Quelque part au sud de l’Iran. Qobad, Jahan et Nezam, vivent et travaillent sur le site d’une raffinerie. Le premier est soudeur, le second travaille occasionnellement comme chauffeur, le troisième enfin récure les toilettes, si sales parfois qu’il faut y aller à mains nues. Et dans un paysage industriel aussi étrangement grandiose que mortifère, les trois hommes luttent silencieusement contre une déshumanisation organisée.
Parti il y a quelques années pour les bords du Golfe Persique, où se trouve un site industriel sur lequel il devait réaliser un documentaire de commande, le jeune réalisateur Vahid Vakilifar en est revenu avec le désir de réaliser son premier long-métrage de fiction sur la vie des habitants qu’il y avait rencontrés. Il lui fallut ensuite trois ans pour trouver un producteur et six mois pour obtenir les autorisations nécessaires auprès des autorités iraniennes, pour un film qui sera finalement tourné très rapidement, en vingt jours. Le résultat, remarquablement maîtrisé et abouti, marque les débuts d’un jeune réalisateur pour le moins prometteur.

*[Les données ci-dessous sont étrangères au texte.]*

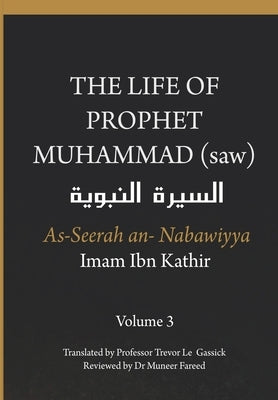 The Life of the Prophet Muhammad (saw) - Volume 3 - As Seerah An Nabawiyya - السيرة النب&# by Ibn Kathir, Imam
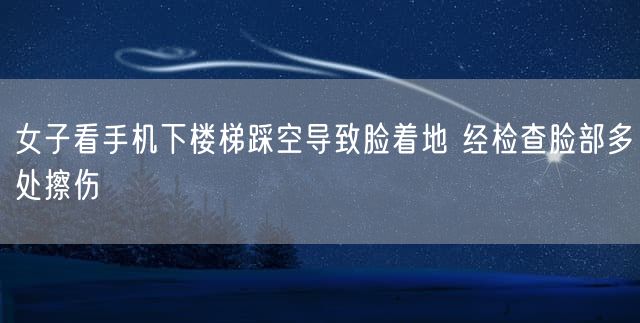 女子看手机下楼梯踩空导致脸着地 经检查脸部多处擦伤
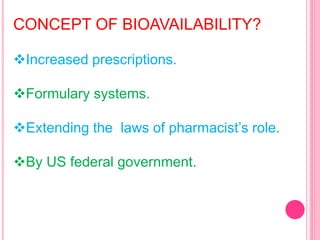 CONCEPT OF BIOAVAILABILITY?
Increased prescriptions.
Formulary systems.
Extending the laws of pharmacist’s role.
By US federal government.
 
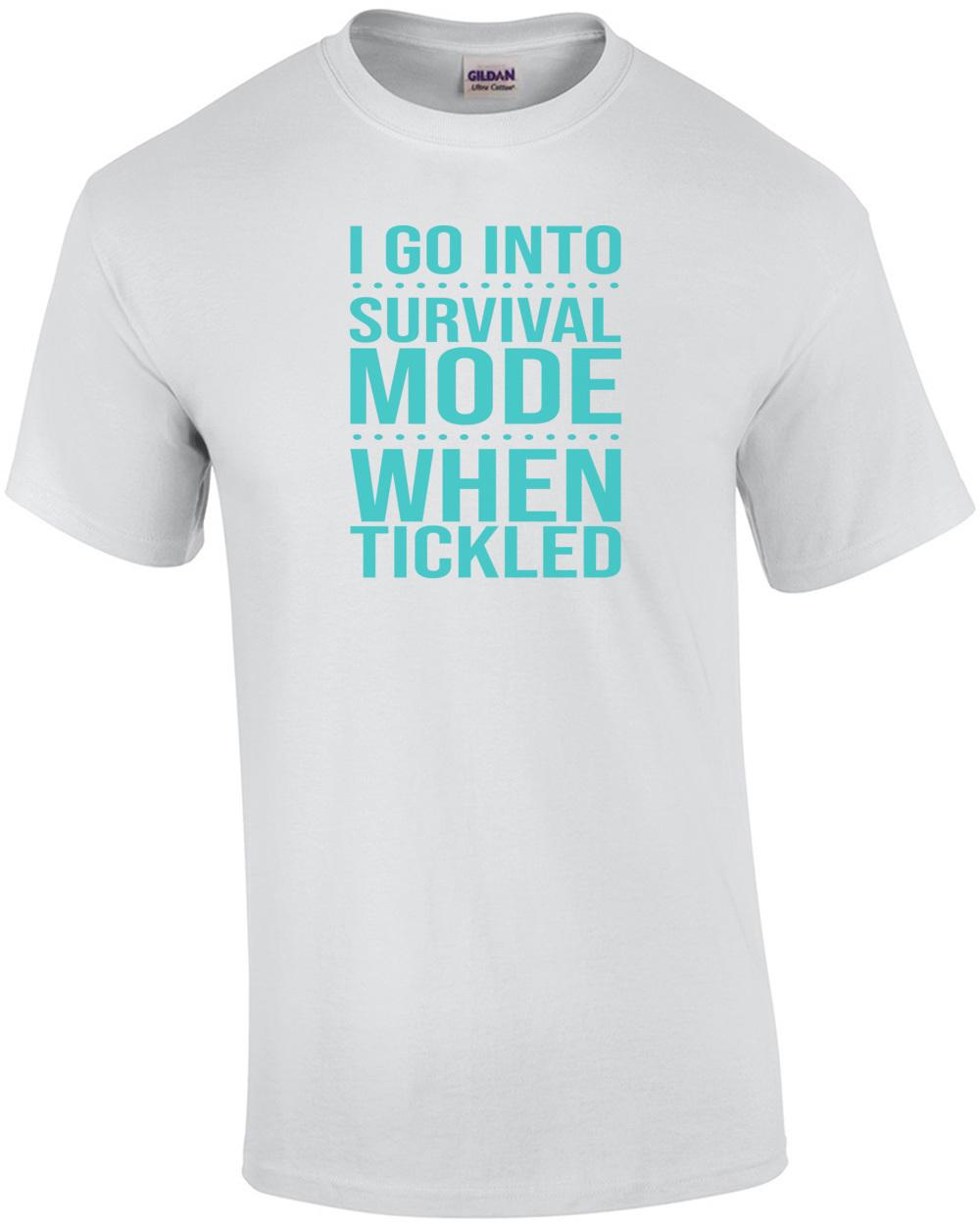 I go into survival mode when tickled - funny t-shirt Unisex T-Shirt XL
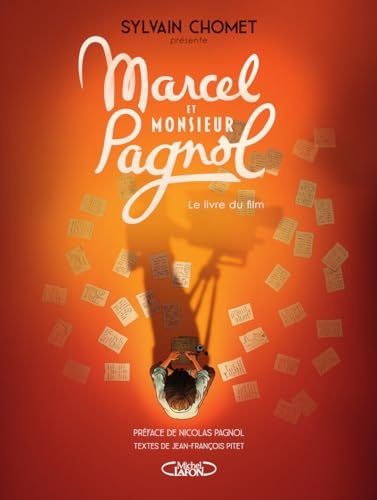 Marcel et Monsieur Pagnol - Le livre du film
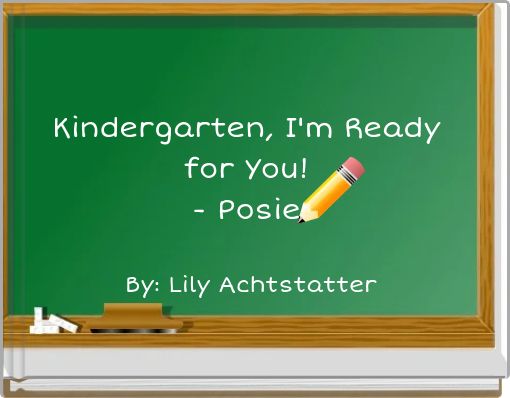 Kindergarten, I'm Ready for You! - Posie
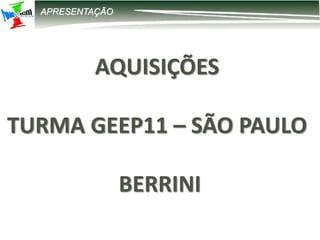 12-2203 – Parametrização DIRF
APRESENTAÇÃO
AQUISIÇÕES
TURMA GEEP11 – SÃO PAULO
BERRINI
 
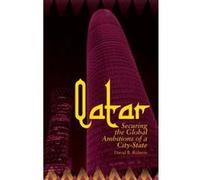 Qatar: Securing the Global Ambitions of a City-state - [Livre en VO] David B Roberts (Auteur)
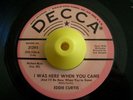 Popcorn 45 EDDIE CURTIS I Was Here When You Came Decca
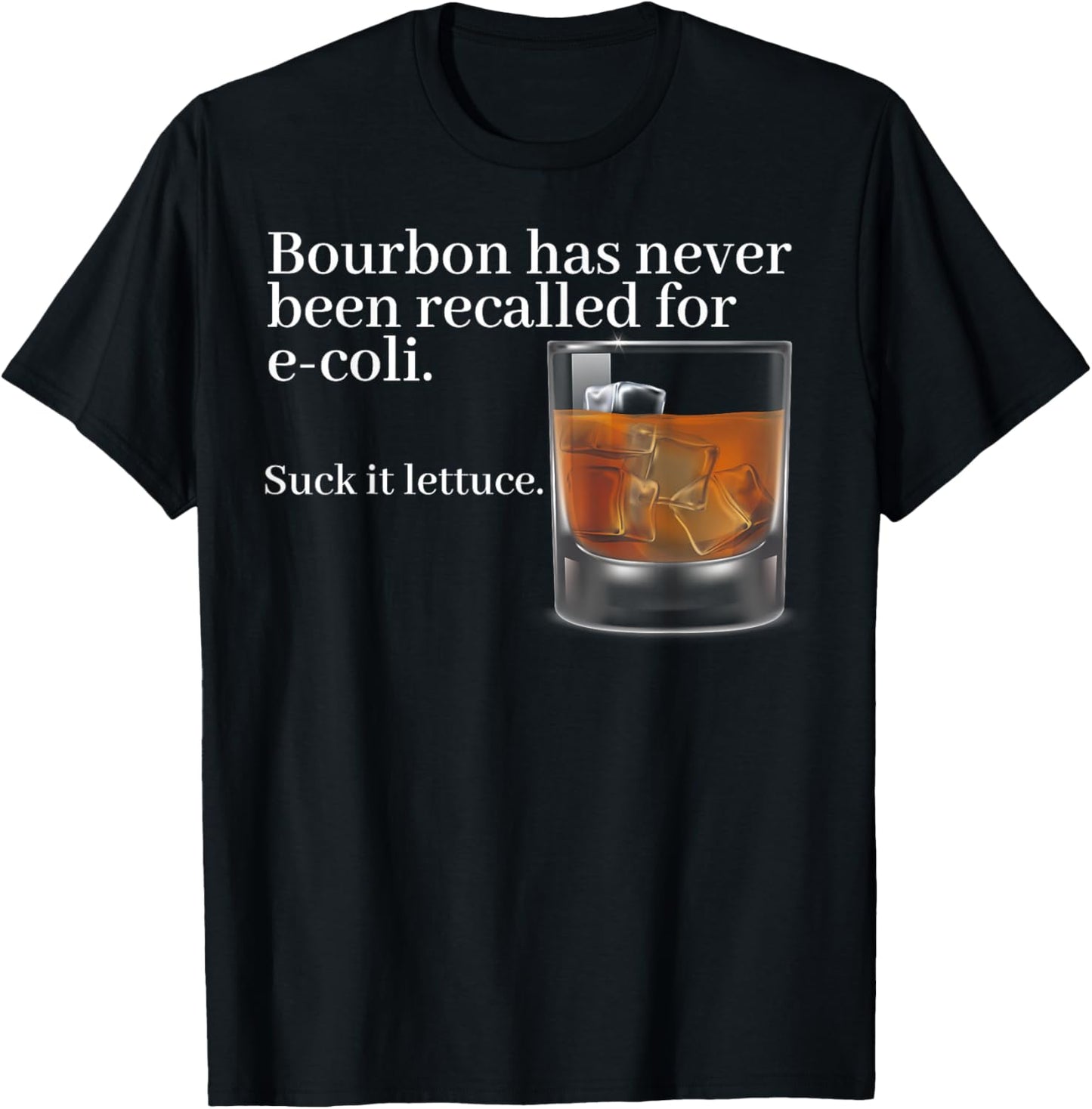 Bourbon Has Never Been Recalled For E-coli Suck It Lettuce T-Shirt - T-Shirt | Black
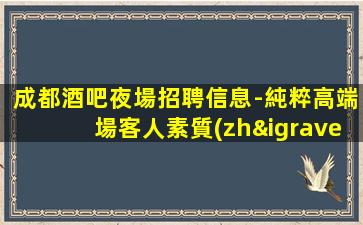 成都酒吧夜場招聘信息-純粹高端場客人素質(zhì)好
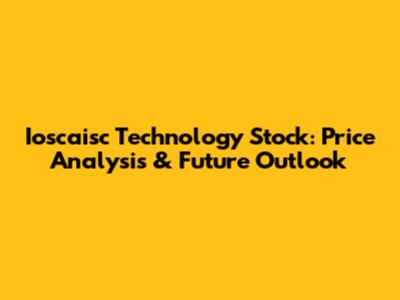 Ioscaisc Technology Stock: Price Analysis & Future Outlook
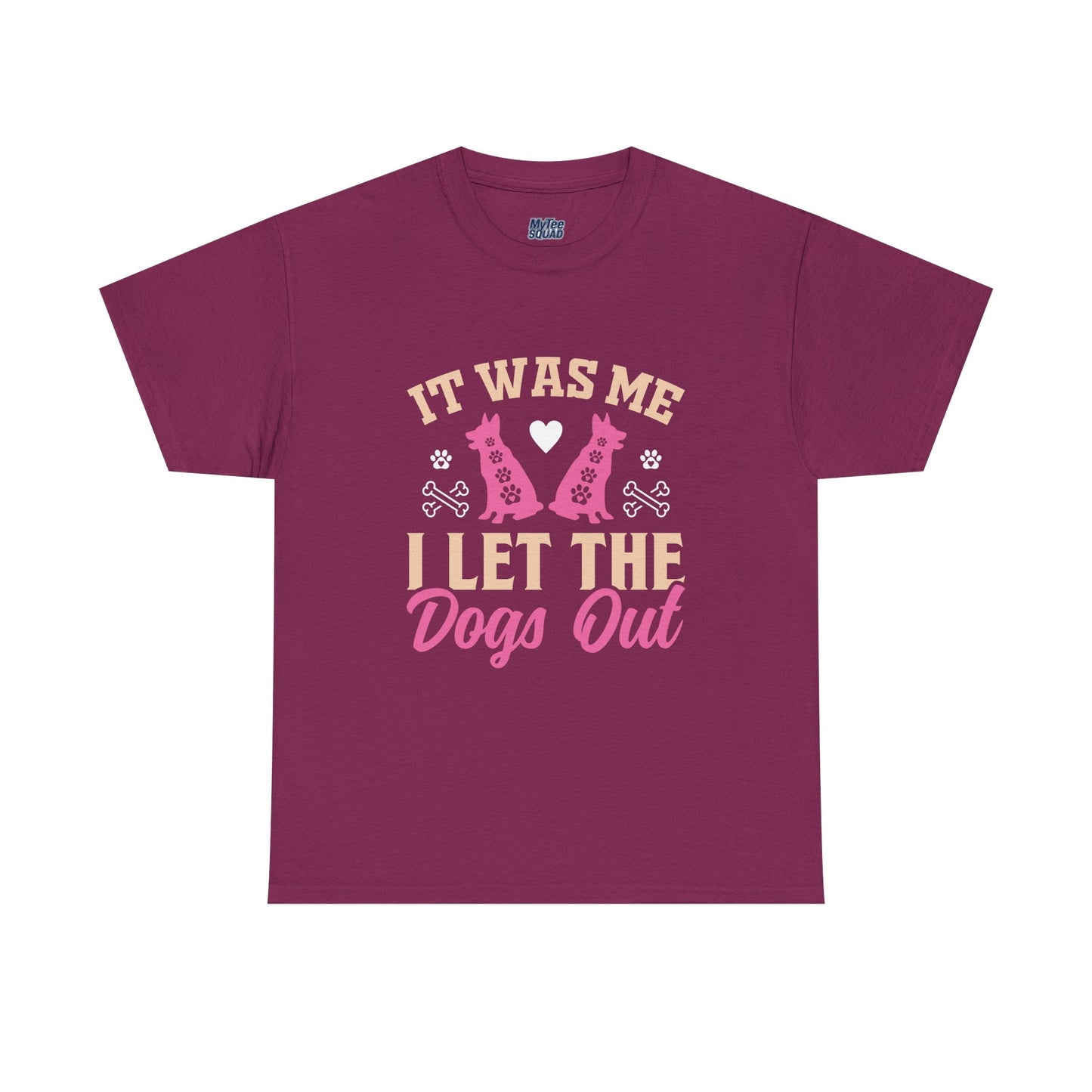 It Was Me I Let The Dogs Out Unisex T-Shirts For Dog Lover
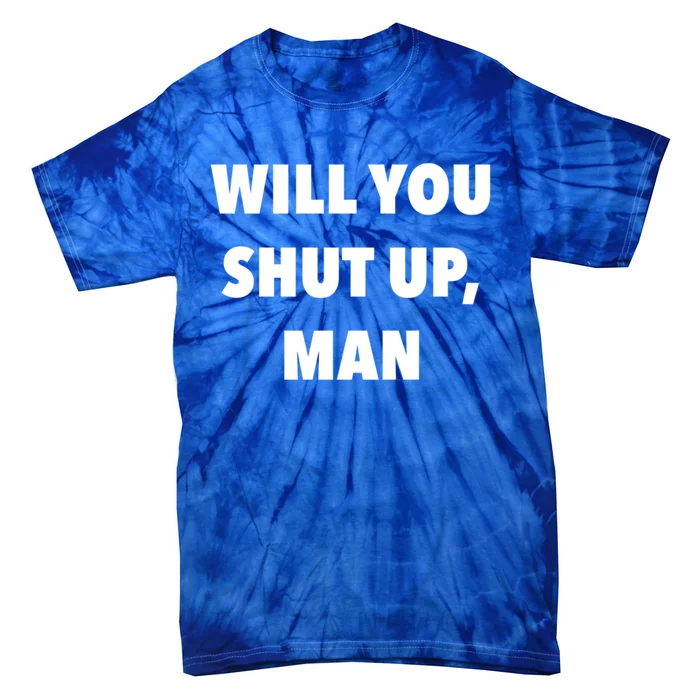 2020 Debate Quotes Will You Shut Up Bidenharris Funny Gift Tie-Dye T-Shirt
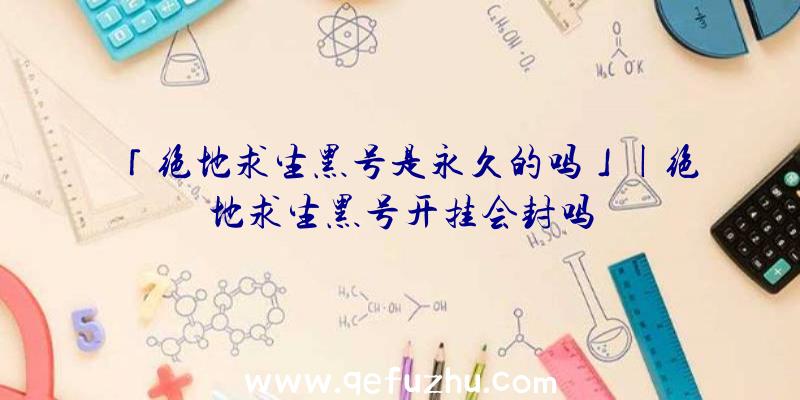 「绝地求生黑号是永久的吗」|绝地求生黑号开挂会封吗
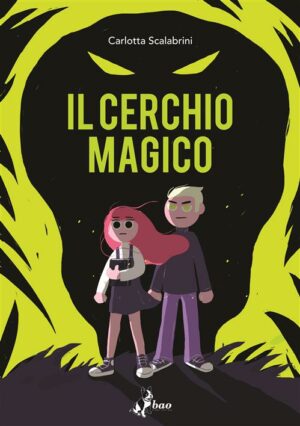 Il Cerchio Magico - Volume Unico - Bao Publishing - Italiano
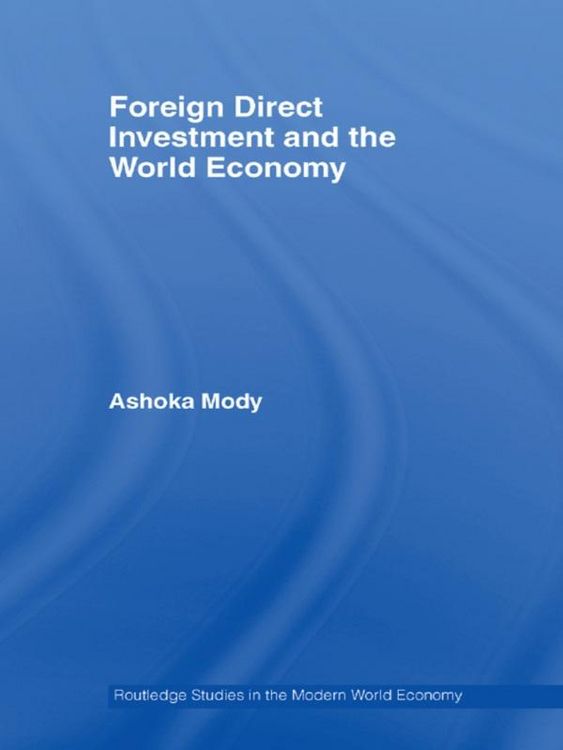 Produktbild: Foreign Direct Investment and the World Economy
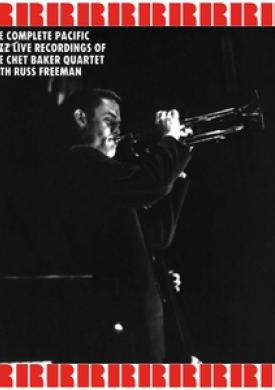 The Complete Pacific Jazz Live Recordings Of The Chet Baker Quartet With Russ Freeman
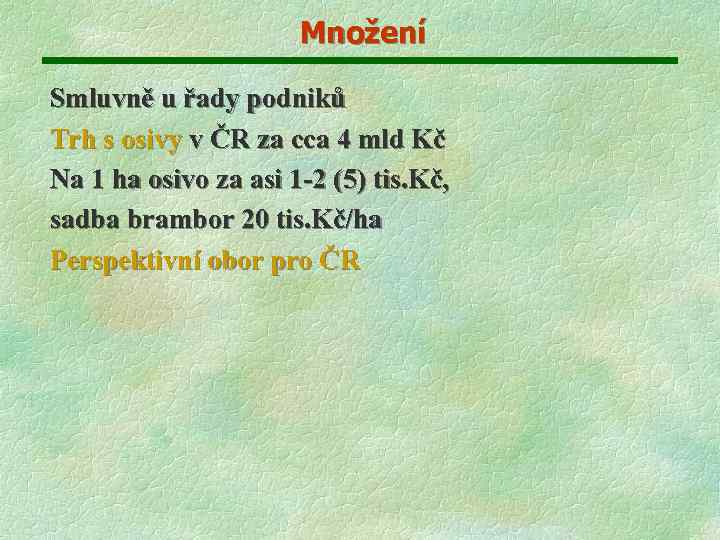 Množení Smluvně u řady podniků Trh s osivy v ČR za cca 4 mld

« Gesher », en persan, désigne une plante aquatique présente dans le Golfe Persique. Très fragile et molle en début de croissance, cette plante finit en grandissant par se former une peau dure et tranchante, dangereuse pour qui se risquerait à y poser le pied. La réalité que Vahid Vakilifar porte à l’image, dans un dispositif toujours proche de celui du documentaire, ressemble donc à cette plante aquatique, énoncée en titre comme métaphore autant que comme programme : pour les personnages du film, peut-être existât-il un jour une douceur, une tendresse que l’avancée du temps anéantit toutefois, comme en une mutation inéluctable. Et à l’image du « gesher » qui s’accroche au rocher pour finalement se confondre, en texture du moins, avec lui, les hommes perdent ici un peu de leurs caractères propres pour se fondre dans l’espace qui les abrite : privés d’habitat décent, Qobad, Jahan et Nezam dorment dans des pipelines à l’abandon, devenant peu à peu les extensions d’un décor industriel qui les ingère, au sens propre du terme. Leur humanité s’en trouve à chaque plan amoindrie, le long d’une lutte sans merci qu’occasionnent les gestes d’un quotidien annihilant.
Monté par Jafar Panahi, Gesher témoigne d’un agencement quasi-mathématique du monde, où l’immensité de l’âme humaine semble sans cesse se heurter à une segmentation destructrice de l’espace. Au découpage quasi géométrique de la plupart des plans, Vahid Vakilifar oppose la profondeur de la nuit, seul moment d’intimité et d’amitié pour les personnages, où paradoxalement l’unique source de lumière reste l’usine en pleine activité. Travaillant sur des motifs répétitifs, qui donnent forme à l’aliénation des personnages, Vahid Vakilifar donne à voir une réalité très concrète, sans cesse transcendée pourtant par des intermèdes littéralement contemplatifs, visions oniriques d’une industrie nourricière, ou de l’horizon que les trois personnages semblent désirer ardemment. Ici en effet, aucune trace vraiment d’un misérabilisme qui tirerait le film vers une quelconque forme de didactisme. Souvent sectionnés à l’image, réduits à des membres purement fonctionnels, les personnages gardent la ligne d’une lutte silencieuse, et le regard tournés vers le large, maintiennent les images d’un ailleurs possible et d’une humanité restaurée.